The irony of wanting to matter
Do you remember the cruelest thing someone ever said to you? Me too.
I had a friend for many years who was troubled. He was the kind of person everyone wanted to help. That is, until, your efforts were thwarted by his self-destruction. He always hurt the ones he loved most. He had an acute ability to expose others’ vulnerabilities and promptly spit venom directly into them. As our friendship shriveled, and after too many sodas, he told me, “You think you have a bigger impact on people’s lives than you actually do.”
That left a mark. But, like all pain, it hurt because it was real. He wasn’t wrong.
I am one of those people who is hardwired to try and impart myself onto others. This can be noble or narcissistic but most likely both. I love inspiration, quotes, affecting others, coaching, and looking for ways to make meaningful change in my world.
This is who I am and I like it. However, this mentality is a delicate dance. I’m often left feeling entitled, under appreciated, or owed something. Those are some dangerous emotions and must be avoided at all costs.
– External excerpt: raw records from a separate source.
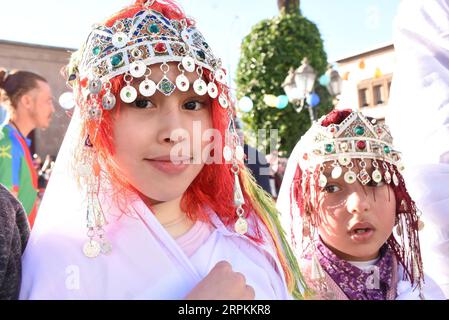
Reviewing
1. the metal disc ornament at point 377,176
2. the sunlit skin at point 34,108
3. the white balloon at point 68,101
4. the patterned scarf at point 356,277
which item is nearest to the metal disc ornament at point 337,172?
the metal disc ornament at point 377,176

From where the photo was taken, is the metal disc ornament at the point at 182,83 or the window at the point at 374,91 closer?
the metal disc ornament at the point at 182,83

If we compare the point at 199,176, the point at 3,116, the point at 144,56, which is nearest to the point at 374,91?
the point at 3,116

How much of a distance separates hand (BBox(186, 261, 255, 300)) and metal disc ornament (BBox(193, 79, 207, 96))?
398 millimetres

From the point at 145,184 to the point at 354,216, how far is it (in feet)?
2.32

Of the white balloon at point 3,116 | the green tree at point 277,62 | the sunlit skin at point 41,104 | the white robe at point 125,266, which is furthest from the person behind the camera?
the green tree at point 277,62

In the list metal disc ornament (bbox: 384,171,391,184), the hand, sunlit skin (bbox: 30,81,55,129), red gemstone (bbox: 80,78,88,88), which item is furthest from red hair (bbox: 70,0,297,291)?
sunlit skin (bbox: 30,81,55,129)

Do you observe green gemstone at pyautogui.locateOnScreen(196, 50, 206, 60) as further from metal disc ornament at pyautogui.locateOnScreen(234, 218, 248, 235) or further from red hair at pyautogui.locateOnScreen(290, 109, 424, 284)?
red hair at pyautogui.locateOnScreen(290, 109, 424, 284)

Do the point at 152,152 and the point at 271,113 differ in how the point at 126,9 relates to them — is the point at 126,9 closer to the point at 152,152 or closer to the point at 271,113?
the point at 152,152

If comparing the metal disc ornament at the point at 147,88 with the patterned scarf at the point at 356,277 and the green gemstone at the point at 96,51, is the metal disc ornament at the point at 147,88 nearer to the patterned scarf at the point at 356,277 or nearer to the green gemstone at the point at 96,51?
the green gemstone at the point at 96,51

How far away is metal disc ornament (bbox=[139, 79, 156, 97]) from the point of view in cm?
127

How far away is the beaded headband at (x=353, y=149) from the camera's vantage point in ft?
5.80

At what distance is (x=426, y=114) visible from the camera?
210cm
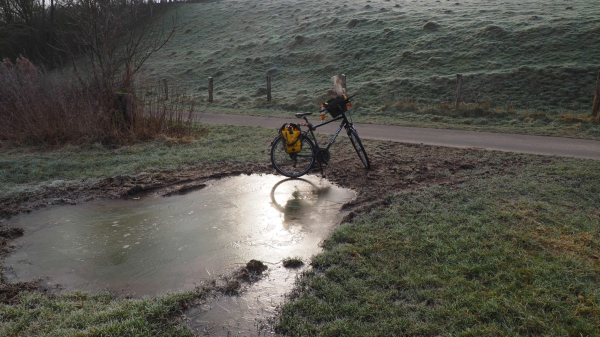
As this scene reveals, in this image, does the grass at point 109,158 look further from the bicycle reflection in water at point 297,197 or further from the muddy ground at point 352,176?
the bicycle reflection in water at point 297,197

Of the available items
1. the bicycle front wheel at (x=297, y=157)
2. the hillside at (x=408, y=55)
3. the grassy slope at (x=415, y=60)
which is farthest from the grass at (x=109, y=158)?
the hillside at (x=408, y=55)

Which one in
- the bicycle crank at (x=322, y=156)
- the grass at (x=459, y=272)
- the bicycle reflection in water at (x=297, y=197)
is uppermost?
the bicycle crank at (x=322, y=156)

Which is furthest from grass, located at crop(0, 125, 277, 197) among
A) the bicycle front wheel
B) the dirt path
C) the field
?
the dirt path

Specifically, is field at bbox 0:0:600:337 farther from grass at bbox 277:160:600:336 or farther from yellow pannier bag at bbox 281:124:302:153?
yellow pannier bag at bbox 281:124:302:153

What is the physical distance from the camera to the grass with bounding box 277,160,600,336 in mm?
3119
Remembering that “no one owes you anything” has protected me from engaging that bitterness.
When you set out to lead anything well, you’re on an ironic mission to make yourself obsolete. The point of leading is to give others the tools they need to succeed without you. When these people you’ve devoted your time, knowledge, and affection toward leave you it’s the definition of bittersweet.
For me, leading, teaching, and coaching is as involuntary as blinking. It’s not altruistic, but more out of a sense of duty. I’d like to believe it’s my way to say thank you to those who led me. I coach because someone coached me well. They taught me things, looked me in the eyes, cheered for me, and patted me when I failed. Those men and women changed me in marvelous ways. And I repaid them by leaving them—a little better than I was when we met. I hope that’s why I do it.
My old mate wasn’t wrong, but he wasn’t right either. I, like you, impact everyone around me. Ironically, I just hope I can impact people so well that they no longer need me.